The report, scheduled for release next month, was produced by the Southwest Educational Development Laboratory and the Texas Education Network, or TENET, both in Austin, Texas. The findings were based on a telephone survey last spring of state education officials and a survey of “typical” urban and rural districts that TENET conducted last fall.

Nineteen state officials said 100 percent of their districts had some sort of Internet access, although that includes districts with just a single “dial up” access by modem and a telephone call to an Internet access provider.

Higher Price

Connie Stout, the director of TENET, said rural districts generally have a harder time finding affordable dial-up Internet service than urban districts do, because they often have to pay a costly long-distance telephone call in addition to Internet access fees.
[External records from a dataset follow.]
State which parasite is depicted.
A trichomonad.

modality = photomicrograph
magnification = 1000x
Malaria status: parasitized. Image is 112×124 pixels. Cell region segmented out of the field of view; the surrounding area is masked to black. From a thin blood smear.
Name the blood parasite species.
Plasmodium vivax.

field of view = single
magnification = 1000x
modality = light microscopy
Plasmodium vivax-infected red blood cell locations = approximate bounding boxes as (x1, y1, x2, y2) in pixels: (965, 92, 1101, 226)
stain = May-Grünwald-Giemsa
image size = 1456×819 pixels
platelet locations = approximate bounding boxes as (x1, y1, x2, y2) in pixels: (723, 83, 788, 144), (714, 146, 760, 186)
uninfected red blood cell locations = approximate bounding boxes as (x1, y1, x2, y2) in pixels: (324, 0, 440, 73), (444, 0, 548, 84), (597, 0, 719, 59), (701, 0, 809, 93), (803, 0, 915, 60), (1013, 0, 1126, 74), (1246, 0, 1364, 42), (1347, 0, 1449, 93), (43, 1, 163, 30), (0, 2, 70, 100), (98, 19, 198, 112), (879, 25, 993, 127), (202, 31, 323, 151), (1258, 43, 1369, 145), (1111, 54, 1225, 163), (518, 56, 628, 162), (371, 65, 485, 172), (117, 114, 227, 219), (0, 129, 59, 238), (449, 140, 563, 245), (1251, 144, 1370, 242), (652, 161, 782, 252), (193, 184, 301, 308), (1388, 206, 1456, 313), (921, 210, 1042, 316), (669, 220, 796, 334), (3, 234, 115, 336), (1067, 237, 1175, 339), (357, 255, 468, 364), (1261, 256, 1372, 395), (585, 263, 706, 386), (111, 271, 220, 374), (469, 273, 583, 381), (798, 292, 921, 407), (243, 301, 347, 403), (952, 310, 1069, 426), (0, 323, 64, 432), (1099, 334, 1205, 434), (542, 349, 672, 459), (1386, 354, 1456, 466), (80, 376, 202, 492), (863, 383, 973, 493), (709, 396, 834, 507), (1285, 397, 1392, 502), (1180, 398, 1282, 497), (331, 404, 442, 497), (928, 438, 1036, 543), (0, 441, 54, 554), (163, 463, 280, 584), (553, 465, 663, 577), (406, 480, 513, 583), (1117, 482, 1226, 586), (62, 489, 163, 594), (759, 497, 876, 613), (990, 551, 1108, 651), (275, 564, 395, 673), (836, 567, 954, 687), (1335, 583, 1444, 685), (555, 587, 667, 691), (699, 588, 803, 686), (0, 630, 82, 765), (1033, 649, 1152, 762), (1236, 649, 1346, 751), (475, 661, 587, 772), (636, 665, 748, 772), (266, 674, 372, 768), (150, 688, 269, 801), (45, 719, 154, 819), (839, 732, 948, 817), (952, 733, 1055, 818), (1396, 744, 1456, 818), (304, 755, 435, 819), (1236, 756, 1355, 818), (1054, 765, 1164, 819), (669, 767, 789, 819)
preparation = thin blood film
Rural districts also report receiving inferior dedicated Internet service, she said. TENET’s fall survey found that rural districts with Internet access most often have connections that send and receive data at 56,000 bits per second; urban school districts most often have T-1 lines that transmit at up to 1.54 million bits per second, or 1,050 times faster.

Experts cited two limitations to the report, which was financed by several federal agencies and private companies. The designer of the spring 1996 survey, William R. Kelly, a sociology professor at the University of Texas at Austin, said the 51 respondents, while knowledgeable, relied on their own perceptions of their states and were not asked to consult records.

What’s more, those survey data are now a year old in a swiftly changing area, said John Cradler, the director of learning technologies for the Council of Chief States School Officers, who was familiar with the study.

But Ms. Stout said the report’s general trends and state data form a baseline against which future developments can be measured.